• [Verilen Alıntı]:
****************
Andy Warhol yaşasaydı şöyle mi derdi acaba: “Herkes bir gün 15 dakikalığına da olsa öteki olacak” Rövanşizm o kadar sızmış ki hayat damarlarımıza, ötekileştirildiğinden, mağdurluğundan dem vurarak oy alan, sonra kendi ötekisini yaratıyor. Zirvesine varıldığında Türk olunan dağa çıkınca arkasındaki Kürt kardeşini “hadi lan pis Kürt” diye iten fıkradaki adam gibi değil mi? Zirvede bırakmak lazım belki de.
Gırgıriye serisi vardı bir zamanlar, hala ne zaman rastlasam keyifle izlerim. Orada Perran Kutman, kızını oynayan Gülşen Bubikoğlu’na müthiş oyunculuğuyla şöyle derdi: “o adi çinganelerle dalaşma kızım, sen çeribaşı torunusun” Öteki de kendi içinde katmanlaşıyordu yani, öteki de kendi ötekisini yaratıyordu.
Hizmetin inşaat ile başarının ise o inşaatı en kısa zamanda bitirmekle özdeşleştiği bu coğrafyada, anayurdu demir ağlarla ören cumhuriyet ideolojisi, eski payitahtı ortadan ikiye bölmeye çalışan, her üç kişiden birini niteliksiz işçi olarak inşaatta çalışır olarak görmek isteyen, kalkınmayı diktiği gökdelenle tanımlayan bir cumhuriyet ideolojisine evrildi. Eski mücahitler yeni müteahhitler oldular. “Kaç lira faiz ödediğim umurumda değil, ev alabiliyorum ya” anlayışı yerleşti, hatta ekonomideki durgunluk “lüks eve girmeyin” telkinleri ile sunuldu. Durgunluk vardı canım, lüks eve de girilmesindi.
Herkes tek tip mahallelerde yaşasın, aynı tip plastik parklarda oynasın çocuklar, böylece herkes tek tip olsun, aynı tornadan çıksın isteniyordu. Yuvarlaklaşsındı hatlarımız, farklı ve keskin bir tarafımız kalmasındı. Sivil-asker ayrımı yapmadan öğütmek isterdi bizi tornalar, herkes onun askeri olsun diye. Bütün marjinallikleri de yontunca aklı da vasata teslim ederdik, oh be sen sağ ben selamet.
Otantik olan her şeyi turistik hale getirdiğimizde, Mevleviler rakı sofralarının olduğu mekanlarda döndüler sonra aaa o da ne? Çıkarıp beyaz eteklerini dansöz oldular, masaların üzerine çıktılar. Çürüme her yere yayıldı. Erzincan’dan otantik diye aldığımız bakır işleri, Şile’den aldığınız peştamallar hep Made in China çıktı. Taklit aslına övgüdür, ama aslı gitti, sureti kaldı her şeyin.
****************
Mekânsal soru verisi satırları:
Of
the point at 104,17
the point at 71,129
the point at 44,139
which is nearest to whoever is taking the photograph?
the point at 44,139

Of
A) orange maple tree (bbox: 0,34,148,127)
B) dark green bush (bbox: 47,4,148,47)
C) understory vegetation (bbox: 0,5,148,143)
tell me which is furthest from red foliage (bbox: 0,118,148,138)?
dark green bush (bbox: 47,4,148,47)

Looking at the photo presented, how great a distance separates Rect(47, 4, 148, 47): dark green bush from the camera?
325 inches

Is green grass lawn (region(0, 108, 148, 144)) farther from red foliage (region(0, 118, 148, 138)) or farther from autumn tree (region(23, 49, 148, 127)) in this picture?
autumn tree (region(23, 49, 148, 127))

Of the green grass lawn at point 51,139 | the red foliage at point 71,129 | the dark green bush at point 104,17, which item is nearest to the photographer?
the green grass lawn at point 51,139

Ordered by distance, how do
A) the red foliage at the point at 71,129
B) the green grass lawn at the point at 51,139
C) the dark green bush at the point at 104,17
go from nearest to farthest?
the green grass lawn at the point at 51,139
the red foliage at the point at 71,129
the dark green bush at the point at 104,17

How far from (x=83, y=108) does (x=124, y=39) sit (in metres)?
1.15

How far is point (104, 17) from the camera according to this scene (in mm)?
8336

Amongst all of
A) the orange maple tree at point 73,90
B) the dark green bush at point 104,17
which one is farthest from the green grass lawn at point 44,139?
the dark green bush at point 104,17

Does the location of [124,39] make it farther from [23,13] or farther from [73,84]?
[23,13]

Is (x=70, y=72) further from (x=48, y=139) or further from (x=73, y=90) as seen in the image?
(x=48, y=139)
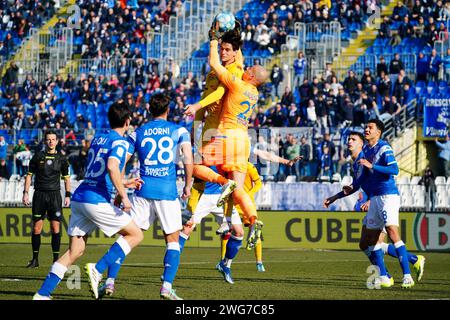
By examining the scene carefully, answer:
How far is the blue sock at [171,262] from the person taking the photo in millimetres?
11859

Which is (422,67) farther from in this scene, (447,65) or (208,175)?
(208,175)

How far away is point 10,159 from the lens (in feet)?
111

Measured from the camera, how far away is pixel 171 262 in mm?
11938

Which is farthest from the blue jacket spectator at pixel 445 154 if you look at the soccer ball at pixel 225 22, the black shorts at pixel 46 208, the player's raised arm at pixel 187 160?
the player's raised arm at pixel 187 160

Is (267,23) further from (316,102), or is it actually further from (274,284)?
(274,284)

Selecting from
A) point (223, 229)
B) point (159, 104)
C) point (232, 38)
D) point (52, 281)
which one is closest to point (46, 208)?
point (223, 229)

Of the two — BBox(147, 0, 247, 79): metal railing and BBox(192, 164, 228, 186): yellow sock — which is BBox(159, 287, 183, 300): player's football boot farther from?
BBox(147, 0, 247, 79): metal railing

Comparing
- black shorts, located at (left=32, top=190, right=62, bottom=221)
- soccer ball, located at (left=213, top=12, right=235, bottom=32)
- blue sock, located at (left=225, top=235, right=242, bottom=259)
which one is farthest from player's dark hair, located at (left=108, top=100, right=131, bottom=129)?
black shorts, located at (left=32, top=190, right=62, bottom=221)

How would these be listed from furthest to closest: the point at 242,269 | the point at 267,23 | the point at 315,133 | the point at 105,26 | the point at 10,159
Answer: the point at 105,26, the point at 267,23, the point at 10,159, the point at 315,133, the point at 242,269

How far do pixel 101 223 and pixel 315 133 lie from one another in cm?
1882

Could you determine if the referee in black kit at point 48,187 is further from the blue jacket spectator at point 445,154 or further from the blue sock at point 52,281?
the blue jacket spectator at point 445,154

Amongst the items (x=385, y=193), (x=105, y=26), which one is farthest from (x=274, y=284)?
(x=105, y=26)

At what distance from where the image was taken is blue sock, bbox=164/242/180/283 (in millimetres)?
11859

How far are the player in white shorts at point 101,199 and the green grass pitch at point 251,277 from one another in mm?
839
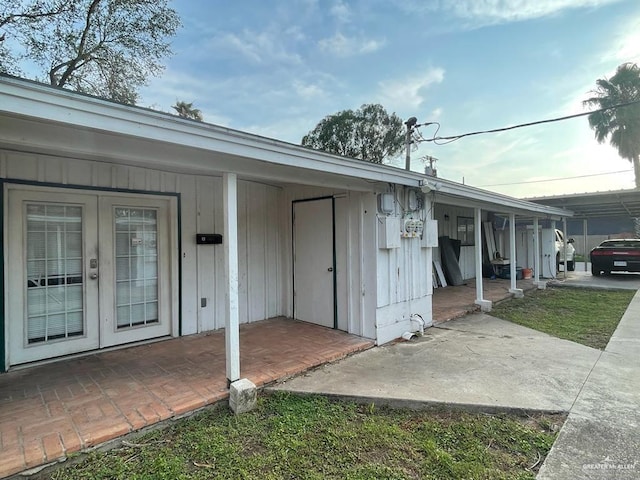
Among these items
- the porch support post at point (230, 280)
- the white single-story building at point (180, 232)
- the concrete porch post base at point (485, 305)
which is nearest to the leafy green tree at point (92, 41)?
the white single-story building at point (180, 232)

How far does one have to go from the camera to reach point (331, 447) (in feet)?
7.90

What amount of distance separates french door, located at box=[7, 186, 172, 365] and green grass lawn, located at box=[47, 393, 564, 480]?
6.79 ft

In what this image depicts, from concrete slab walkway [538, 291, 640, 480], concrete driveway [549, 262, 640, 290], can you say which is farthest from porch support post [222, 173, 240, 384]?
concrete driveway [549, 262, 640, 290]

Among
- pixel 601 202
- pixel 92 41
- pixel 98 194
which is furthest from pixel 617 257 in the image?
pixel 92 41

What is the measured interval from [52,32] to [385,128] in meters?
17.3

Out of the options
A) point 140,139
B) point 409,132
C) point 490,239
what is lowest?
point 490,239

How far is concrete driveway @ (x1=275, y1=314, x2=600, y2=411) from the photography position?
303cm

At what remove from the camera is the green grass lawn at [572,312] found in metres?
5.19

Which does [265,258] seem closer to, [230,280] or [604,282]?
[230,280]

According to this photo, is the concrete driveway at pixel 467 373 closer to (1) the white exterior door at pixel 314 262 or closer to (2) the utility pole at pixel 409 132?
(1) the white exterior door at pixel 314 262

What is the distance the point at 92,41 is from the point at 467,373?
11.9m

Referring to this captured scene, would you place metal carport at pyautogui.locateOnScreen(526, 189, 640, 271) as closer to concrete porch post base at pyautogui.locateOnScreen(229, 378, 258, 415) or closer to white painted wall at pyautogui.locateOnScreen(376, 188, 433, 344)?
white painted wall at pyautogui.locateOnScreen(376, 188, 433, 344)

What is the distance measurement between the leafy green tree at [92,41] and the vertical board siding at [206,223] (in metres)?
6.98

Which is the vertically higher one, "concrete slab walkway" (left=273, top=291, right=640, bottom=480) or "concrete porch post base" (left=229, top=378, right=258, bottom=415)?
"concrete porch post base" (left=229, top=378, right=258, bottom=415)
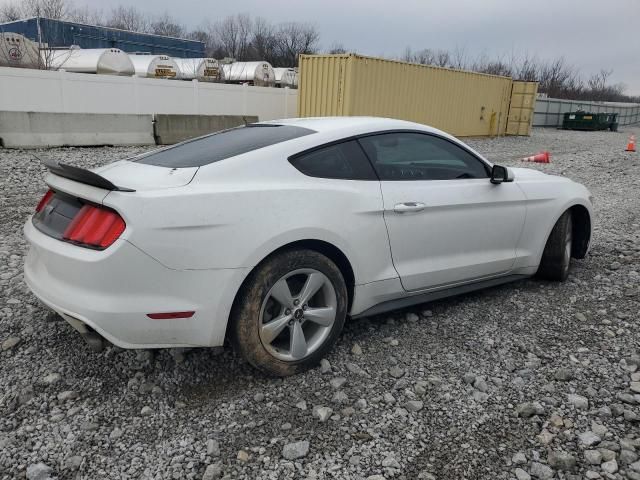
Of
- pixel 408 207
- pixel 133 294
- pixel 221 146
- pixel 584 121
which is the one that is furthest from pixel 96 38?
pixel 133 294

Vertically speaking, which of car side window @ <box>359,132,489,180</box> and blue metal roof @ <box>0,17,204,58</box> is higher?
blue metal roof @ <box>0,17,204,58</box>

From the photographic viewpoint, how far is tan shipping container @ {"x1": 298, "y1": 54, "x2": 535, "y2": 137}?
1603 centimetres

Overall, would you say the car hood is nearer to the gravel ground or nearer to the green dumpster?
the gravel ground

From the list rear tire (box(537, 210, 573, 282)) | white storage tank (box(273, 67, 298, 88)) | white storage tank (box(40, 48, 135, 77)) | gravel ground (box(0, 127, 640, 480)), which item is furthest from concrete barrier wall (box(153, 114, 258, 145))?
white storage tank (box(273, 67, 298, 88))

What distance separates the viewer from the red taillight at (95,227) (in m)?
2.46

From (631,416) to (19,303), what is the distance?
13.2 ft

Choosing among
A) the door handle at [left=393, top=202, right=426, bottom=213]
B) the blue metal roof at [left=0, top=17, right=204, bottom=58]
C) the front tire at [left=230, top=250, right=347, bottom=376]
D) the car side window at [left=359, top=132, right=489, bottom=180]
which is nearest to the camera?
the front tire at [left=230, top=250, right=347, bottom=376]

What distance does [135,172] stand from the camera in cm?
291

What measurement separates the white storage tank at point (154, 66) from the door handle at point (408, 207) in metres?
28.8

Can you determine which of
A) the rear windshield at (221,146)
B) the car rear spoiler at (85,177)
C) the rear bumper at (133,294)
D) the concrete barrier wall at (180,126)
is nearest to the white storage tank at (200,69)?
the concrete barrier wall at (180,126)

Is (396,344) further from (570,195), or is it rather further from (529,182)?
(570,195)

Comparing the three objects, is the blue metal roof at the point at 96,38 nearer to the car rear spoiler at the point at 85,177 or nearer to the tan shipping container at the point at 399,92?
the tan shipping container at the point at 399,92

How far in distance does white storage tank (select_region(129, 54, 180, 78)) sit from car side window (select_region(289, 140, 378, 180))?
28.7 metres

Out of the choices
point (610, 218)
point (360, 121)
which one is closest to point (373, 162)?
point (360, 121)
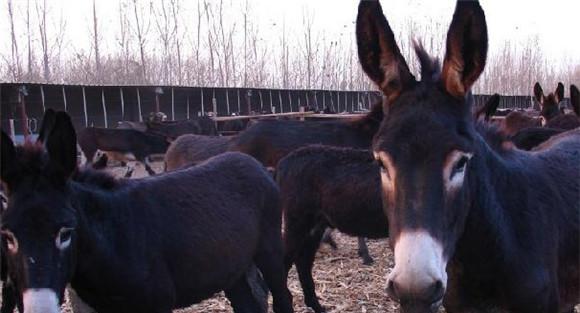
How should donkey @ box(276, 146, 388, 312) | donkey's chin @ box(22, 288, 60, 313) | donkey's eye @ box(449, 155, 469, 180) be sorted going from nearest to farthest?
donkey's eye @ box(449, 155, 469, 180) < donkey's chin @ box(22, 288, 60, 313) < donkey @ box(276, 146, 388, 312)

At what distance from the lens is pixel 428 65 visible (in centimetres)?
216

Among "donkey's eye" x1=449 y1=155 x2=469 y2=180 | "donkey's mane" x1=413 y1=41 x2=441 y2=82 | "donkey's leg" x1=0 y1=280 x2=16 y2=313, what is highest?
"donkey's mane" x1=413 y1=41 x2=441 y2=82

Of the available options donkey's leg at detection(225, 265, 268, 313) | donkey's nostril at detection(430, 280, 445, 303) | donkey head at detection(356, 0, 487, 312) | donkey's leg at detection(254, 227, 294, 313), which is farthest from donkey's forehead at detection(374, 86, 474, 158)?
donkey's leg at detection(225, 265, 268, 313)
****************
• [İstenen Görev]: Ötekileştirme üzerine yazının "Gırgıriye serisi vardı" ifadesinden "kendi ötekisini yaratıyordu." ifadesine kadar olan kısmını, "kızını" yerine "gelinini" koyarak lütfen yeniden yazın.

• [Yazılı Yanıt]:
Gırgıriye serisi vardı bir zamanlar, hala ne zaman rastlasam keyifle izlerim. Orada Perran Kutman, gelinini oynayan Gülşen Bubikoğlu’na müthiş oyunculuğuyla şöyle derdi: “o adi çinganelerle dalaşma kızım, sen çeribaşı torunusun” Öteki de kendi içinde katmanlaşıyordu yani, öteki de kendi ötekisini yaratıyordu.